A negative in the report is a $3.4 billion upward revision to inventory accumulation, now at $49.6 billion in the quarter. This adds to GDP but is a reminder that heavy inventories may be slowing down first-quarter output. Another negative is a $5.4 billion widening in the net export revision to a negative $605.0 billion, reflecting a sharper decrease for exports together with higher imports.

Nonresidential fixed investment is downgraded to 0.9 percent from 1.3 percent with residential investment steady at a strong 9.6 percent that ended two prior quarters of contraction. The government component is downgraded to 0.2 percent from 0.4 percent.

The GDP price index is also revised, up 1 tenth from the prior estimate to 2.1 percent with the core, which excludes food and energy, also up 1 tenth to 1.8 percent.

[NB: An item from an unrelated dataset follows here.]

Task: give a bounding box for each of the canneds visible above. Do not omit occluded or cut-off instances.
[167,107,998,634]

The first quarter isn't showing the same level of consumer spending that the fourth quarter did, at least on vehicles. Watch tomorrow for the personal income & outlays report which will offer new data on February.

Consensus Outlook
The third estimate of fourth-quarter GDP is expected to come in at a consensus 2.0 percent annualized pace, up from 1.9 percent in the first two estimates. A rise in inventories was an unwanted plus in the quarter while net exports were decidedly weak. Consumer spending got an upgrade in the second estimate to a 3.0 percent annualized pace where forecasters expect it to hold. The GDP price index is expected to remain at 2.0 percent in lagging confirmation that the Federal Reserve's price targets are being met.

Gross Domestic Product represents the total value of the country's production during the period and consists of the purchases of domestically-produced goods and services by individuals, businesses, foreigners and government entities. Data are available in nominal and real (inflation-adjusted) dollars, as well as in index form. Economists and market players always monitor the real growth rates generated by the GDP quantity index or the real dollar value. The quantity index measures inflation-adjusted activity, but we are more accustomed to looking at dollar values.

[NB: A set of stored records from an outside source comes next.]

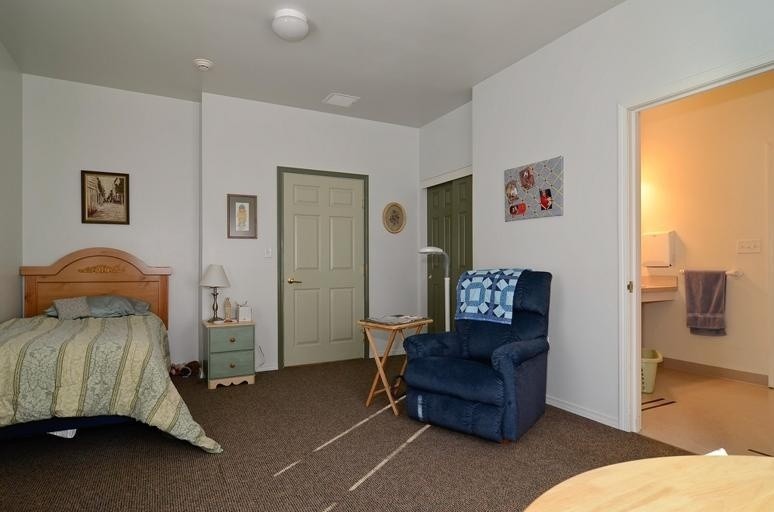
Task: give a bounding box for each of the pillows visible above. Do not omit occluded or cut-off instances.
[44,295,151,320]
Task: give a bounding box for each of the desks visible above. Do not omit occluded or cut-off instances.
[521,452,774,510]
[356,313,435,418]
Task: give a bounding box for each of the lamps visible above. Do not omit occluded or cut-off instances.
[198,263,232,323]
[417,245,454,332]
[270,7,311,42]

Household purchases are counted in personal consumption expenditures -- durable goods (such as furniture and cars), nondurable goods (such as clothing and food) and services (such as banking, education and transportation). Private housing purchases are classified as residential investment. Businesses invest in nonresidential structures, durable equipment and computer software. Inventories at all stages of production are counted as investment. Only inventory changes, not levels, are added to GDP.

Net exports equal the sum of exports less imports. Exports are the purchases by foreigners of goods and services produced in the United States. Imports represent domestic purchases of foreign-produced goods and services and must be deducted from the calculation of GDP. Government purchases of goods and services are the compensation of government employees and purchases from businesses and abroad. Data show the portion attributed to consumption and investment. Government outlays for transfer payments or interest payments are not included in GDP.

The GDP price index is a comprehensive indicator of inflation. It is typically lower than the consumer price index because investment goods (which are in the GDP price index but not the CPI) tend to have lower rates of inflation than consumer goods and services. Note that contributions of each component, as averaged over the prior year, are tracked in the table below (components do not exactly sum to total due to chain-weighted methodology). Consumption expenditures, otherwise known as consumer spending, has over history been steadily making up an increasing share of GDP.  Why Investors Care
Real GDP growth is always quoted at a quarterly annual rate. It measures how much the economy has grown over a three-month period. Quarterly growth rates are often volatile consequently, economists also like to look at the year-over-year growth in GDP. The yearly changes tend to be more stable.
Data Source: Haver Analytics
It is common to compare quarterly changes at annual rates in the GDP deflator. These can be volatile, just like the quarterly swings in real GDP growth as a result, the trend in inflation is better determined by year- over- year changes.